Apply what you read -
1/ Answer these questions using the abstract on health personnel's trade-offs:
(a) What kind of paper is it?
(b) Which organizational factors imposing trade-offs were identified?
(c) What is expected to put pressure on healthcare services' resources?
2/ Put this sentence from the abstract on health personnel's trade-offs into Spanish: "In this context, the health personnel functioned as regulators, balancing efficiency and thoroughness and ensuring patient safety and patient centeredness."

Provided text -
━━━

Design/methodology/approach
The paper is a thematic synthesis of the literature concerning health personnel working in clinical, somatic healthcare services, organizational factors and clinical quality.
Findings
Identified organizational factors imposing trade-offs were high workload, time limits, inappropriate staffing and limited resources. The trade-offs done by health personnel were often trade-offs weighing thoroughness (e.g. providing extra handovers or working additional hours) in an environment weighing efficiency (e.g. ward routines of having one single handover and work-hour regulations limiting physicians' work hours). In this context, the health personnel functioned as regulators, balancing efficiency and thoroughness and ensuring patient safety and patient centeredness. However, sometimes organizational factors limited health personnel's flexibility in weighing these aspects, leading to breached medication rules, skipped opportunities for safety debriefings and patients being excluded from medication reviews.
Originality/value
Balancing resources and healthcare demands while maintaining healthcare quality is a large part of health personnel's daily work, and organizational factors are suspected to affect this balancing act. Yet, there is limited research on this subject. With the expected aging of the population and the subsequent pressure on healthcare services' resources, the balancing between efficiency and thoroughness will become crucial in handling increased healthcare demands, while maintaining high-quality care.

━━━

Raw data -
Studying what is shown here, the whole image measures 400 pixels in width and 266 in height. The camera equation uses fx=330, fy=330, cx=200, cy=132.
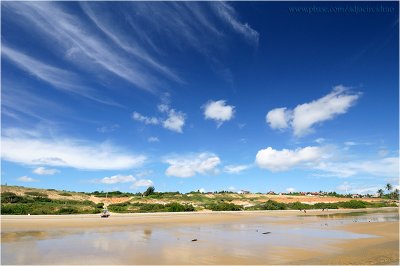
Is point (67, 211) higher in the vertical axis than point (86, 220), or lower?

━━━

Answers per task -
1/
(a) A thematic synthesis of the literature.
(b) High workload, time limits, inappropriate staffing and limited resources.
(c) The expected aging of the population.

2/ En este contexto, el personal sanitario funcionó como regulador, equilibrando la eficiencia y la minuciosidad y garantizando la seguridad del paciente y la atención centrada en el paciente.